▶ Task brief
Your task is to retype each line of the data below exactly.
+++ Data extract +++
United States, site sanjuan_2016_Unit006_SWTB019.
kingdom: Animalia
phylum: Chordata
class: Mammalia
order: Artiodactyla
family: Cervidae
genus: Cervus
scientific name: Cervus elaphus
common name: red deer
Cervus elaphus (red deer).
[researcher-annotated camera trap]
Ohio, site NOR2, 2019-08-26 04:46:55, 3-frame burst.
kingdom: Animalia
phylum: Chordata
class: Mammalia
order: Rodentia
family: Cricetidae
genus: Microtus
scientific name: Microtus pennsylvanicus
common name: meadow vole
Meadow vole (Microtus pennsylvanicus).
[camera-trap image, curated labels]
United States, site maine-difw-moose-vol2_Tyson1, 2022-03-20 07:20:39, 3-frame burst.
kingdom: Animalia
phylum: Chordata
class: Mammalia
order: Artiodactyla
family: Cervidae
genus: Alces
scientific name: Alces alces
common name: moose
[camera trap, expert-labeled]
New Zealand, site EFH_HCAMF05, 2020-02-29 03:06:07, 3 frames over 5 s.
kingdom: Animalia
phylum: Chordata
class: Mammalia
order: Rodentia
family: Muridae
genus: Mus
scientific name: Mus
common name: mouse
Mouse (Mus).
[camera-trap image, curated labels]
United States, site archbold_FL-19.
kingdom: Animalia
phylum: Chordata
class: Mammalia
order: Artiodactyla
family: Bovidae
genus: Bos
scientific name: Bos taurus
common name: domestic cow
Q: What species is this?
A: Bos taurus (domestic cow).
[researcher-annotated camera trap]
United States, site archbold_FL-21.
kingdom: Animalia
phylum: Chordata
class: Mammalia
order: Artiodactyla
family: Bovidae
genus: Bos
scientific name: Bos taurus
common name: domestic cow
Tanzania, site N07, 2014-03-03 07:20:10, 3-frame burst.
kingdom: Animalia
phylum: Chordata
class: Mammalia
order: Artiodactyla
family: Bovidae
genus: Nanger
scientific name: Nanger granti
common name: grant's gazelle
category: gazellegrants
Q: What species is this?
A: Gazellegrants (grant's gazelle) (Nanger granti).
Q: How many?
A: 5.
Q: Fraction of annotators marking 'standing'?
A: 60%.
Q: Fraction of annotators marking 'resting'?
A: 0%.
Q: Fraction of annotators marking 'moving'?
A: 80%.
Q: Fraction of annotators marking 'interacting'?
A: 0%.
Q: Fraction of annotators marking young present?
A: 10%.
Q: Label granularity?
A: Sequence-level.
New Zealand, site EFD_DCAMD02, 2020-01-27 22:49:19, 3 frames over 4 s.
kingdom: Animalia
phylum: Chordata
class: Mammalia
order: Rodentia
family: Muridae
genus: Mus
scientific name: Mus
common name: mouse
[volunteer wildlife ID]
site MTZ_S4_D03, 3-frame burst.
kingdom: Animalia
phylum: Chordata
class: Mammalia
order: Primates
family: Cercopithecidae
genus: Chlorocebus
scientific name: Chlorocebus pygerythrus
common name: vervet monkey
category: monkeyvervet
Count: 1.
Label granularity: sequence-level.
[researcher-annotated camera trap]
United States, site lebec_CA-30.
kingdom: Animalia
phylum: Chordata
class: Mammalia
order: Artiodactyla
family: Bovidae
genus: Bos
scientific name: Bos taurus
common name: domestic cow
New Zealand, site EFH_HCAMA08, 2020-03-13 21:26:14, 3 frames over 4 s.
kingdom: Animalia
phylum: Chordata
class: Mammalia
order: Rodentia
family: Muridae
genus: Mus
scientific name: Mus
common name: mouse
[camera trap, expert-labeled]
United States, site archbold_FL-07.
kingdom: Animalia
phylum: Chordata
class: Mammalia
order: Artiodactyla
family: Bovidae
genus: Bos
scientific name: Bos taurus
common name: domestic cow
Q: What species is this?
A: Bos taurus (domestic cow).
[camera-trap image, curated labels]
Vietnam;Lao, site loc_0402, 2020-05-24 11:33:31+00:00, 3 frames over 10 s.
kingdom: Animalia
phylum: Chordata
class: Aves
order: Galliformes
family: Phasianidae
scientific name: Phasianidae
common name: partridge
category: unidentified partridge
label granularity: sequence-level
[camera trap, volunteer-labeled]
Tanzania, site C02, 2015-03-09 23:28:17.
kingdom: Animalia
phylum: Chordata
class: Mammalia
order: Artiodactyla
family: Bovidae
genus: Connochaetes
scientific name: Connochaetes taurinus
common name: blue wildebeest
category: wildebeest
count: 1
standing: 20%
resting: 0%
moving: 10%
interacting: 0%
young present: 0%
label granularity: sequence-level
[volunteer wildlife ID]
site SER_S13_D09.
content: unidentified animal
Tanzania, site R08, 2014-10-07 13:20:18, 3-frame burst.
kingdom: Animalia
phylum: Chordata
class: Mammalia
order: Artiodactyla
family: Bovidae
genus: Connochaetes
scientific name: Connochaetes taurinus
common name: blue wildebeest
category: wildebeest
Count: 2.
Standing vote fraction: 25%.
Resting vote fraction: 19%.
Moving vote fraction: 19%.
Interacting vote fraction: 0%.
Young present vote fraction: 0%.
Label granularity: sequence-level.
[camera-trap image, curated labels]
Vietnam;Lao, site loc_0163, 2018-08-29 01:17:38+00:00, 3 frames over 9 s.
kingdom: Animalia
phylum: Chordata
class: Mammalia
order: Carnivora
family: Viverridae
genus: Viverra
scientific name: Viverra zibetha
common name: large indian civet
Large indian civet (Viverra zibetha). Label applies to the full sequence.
+++
▶ Exercise solution
United States, site sanjuan_2016_Unit006_SWTB019.
kingdom: Animalia
phylum: Chordata
class: Mammalia
order: Artiodactyla
family: Cervidae
genus: Cervus
scientific name: Cervus elaphus
common name: red deer
Cervus elaphus (red deer).
[researcher-annotated camera trap]
Ohio, site NOR2, 2019-08-26 04:46:55, 3-frame burst.
kingdom: Animalia
phylum: Chordata
class: Mammalia
order: Rodentia
family: Cricetidae
genus: Microtus
scientific name: Microtus pennsylvanicus
common name: meadow vole
Meadow vole (Microtus pennsylvanicus).
[camera-trap image, curated labels]
United States, site maine-difw-moose-vol2_Tyson1, 2022-03-20 07:20:39, 3-frame burst.
kingdom: Animalia
phylum: Chordata
class: Mammalia
order: Artiodactyla
family: Cervidae
genus: Alces
scientific name: Alces alces
common name: moose
[camera trap, expert-labeled]
New Zealand, site EFH_HCAMF05, 2020-02-29 03:06:07, 3 frames over 5 s.
kingdom: Animalia
phylum: Chordata
class: Mammalia
order: Rodentia
family: Muridae
genus: Mus
scientific name: Mus
common name: mouse
Mouse (Mus).
[camera-trap image, curated labels]
United States, site archbold_FL-19.
kingdom: Animalia
phylum: Chordata
class: Mammalia
order: Artiodactyla
family: Bovidae
genus: Bos
scientific name: Bos taurus
common name: domestic cow
Q: What species is this?
A: Bos taurus (domestic cow).
[researcher-annotated camera trap]
United States, site archbold_FL-21.
kingdom: Animalia
phylum: Chordata
class: Mammalia
order: Artiodactyla
family: Bovidae
genus: Bos
scientific name: Bos taurus
common name: domestic cow
Tanzania, site N07, 2014-03-03 07:20:10, 3-frame burst.
kingdom: Animalia
phylum: Chordata
class: Mammalia
order: Artiodactyla
family: Bovidae
genus: Nanger
scientific name: Nanger granti
common name: grant's gazelle
category: gazellegrants
Q: What species is this?
A: Gazellegrants (grant's gazelle) (Nanger granti).
Q: How many?
A: 5.
Q: Fraction of annotators marking 'standing'?
A: 60%.
Q: Fraction of annotators marking 'resting'?
A: 0%.
Q: Fraction of annotators marking 'moving'?
A: 80%.
Q: Fraction of annotators marking 'interacting'?
A: 0%.
Q: Fraction of annotators marking young present?
A: 10%.
Q: Label granularity?
A: Sequence-level.
New Zealand, site EFD_DCAMD02, 2020-01-27 22:49:19, 3 frames over 4 s.
kingdom: Animalia
phylum: Chordata
class: Mammalia
order: Rodentia
family: Muridae
genus: Mus
scientific name: Mus
common name: mouse
[volunteer wildlife ID]
site MTZ_S4_D03, 3-frame burst.
kingdom: Animalia
phylum: Chordata
class: Mammalia
order: Primates
family: Cercopithecidae
genus: Chlorocebus
scientific name: Chlorocebus pygerythrus
common name: vervet monkey
category: monkeyvervet
Count: 1.
Label granularity: sequence-level.
[researcher-annotated camera trap]
United States, site lebec_CA-30.
kingdom: Animalia
phylum: Chordata
class: Mammalia
order: Artiodactyla
family: Bovidae
genus: Bos
scientific name: Bos taurus
common name: domestic cow
New Zealand, site EFH_HCAMA08, 2020-03-13 21:26:14, 3 frames over 4 s.
kingdom: Animalia
phylum: Chordata
class: Mammalia
order: Rodentia
family: Muridae
genus: Mus
scientific name: Mus
common name: mouse
[camera trap, expert-labeled]
United States, site archbold_FL-07.
kingdom: Animalia
phylum: Chordata
class: Mammalia
order: Artiodactyla
family: Bovidae
genus: Bos
scientific name: Bos taurus
common name: domestic cow
Q: What species is this?
A: Bos taurus (domestic cow).
[camera-trap image, curated labels]
Vietnam;Lao, site loc_0402, 2020-05-24 11:33:31+00:00, 3 frames over 10 s.
kingdom: Animalia
phylum: Chordata
class: Aves
order: Galliformes
family: Phasianidae
scientific name: Phasianidae
common name: partridge
category: unidentified partridge
label granularity: sequence-level
[camera trap, volunteer-labeled]
Tanzania, site C02, 2015-03-09 23:28:17.
kingdom: Animalia
phylum: Chordata
class: Mammalia
order: Artiodactyla
family: Bovidae
genus: Connochaetes
scientific name: Connochaetes taurinus
common name: blue wildebeest
category: wildebeest
count: 1
standing: 20%
resting: 0%
moving: 10%
interacting: 0%
young present: 0%
label granularity: sequence-level
[volunteer wildlife ID]
site SER_S13_D09.
content: unidentified animal
Tanzania, site R08, 2014-10-07 13:20:18, 3-frame burst.
kingdom: Animalia
phylum: Chordata
class: Mammalia
order: Artiodactyla
family: Bovidae
genus: Connochaetes
scientific name: Connochaetes taurinus
common name: blue wildebeest
category: wildebeest
Count: 2.
Standing vote fraction: 25%.
Resting vote fraction: 19%.
Moving vote fraction: 19%.
Interacting vote fraction: 0%.
Young present vote fraction: 0%.
Label granularity: sequence-level.
[camera-trap image, curated labels]
Vietnam;Lao, site loc_0163, 2018-08-29 01:17:38+00:00, 3 frames over 9 s.
kingdom: Animalia
phylum: Chordata
class: Mammalia
order: Carnivora
family: Viverridae
genus: Viverra
scientific name: Viverra zibetha
common name: large indian civet
Large indian civet (Viverra zibetha). Label applies to the full sequence.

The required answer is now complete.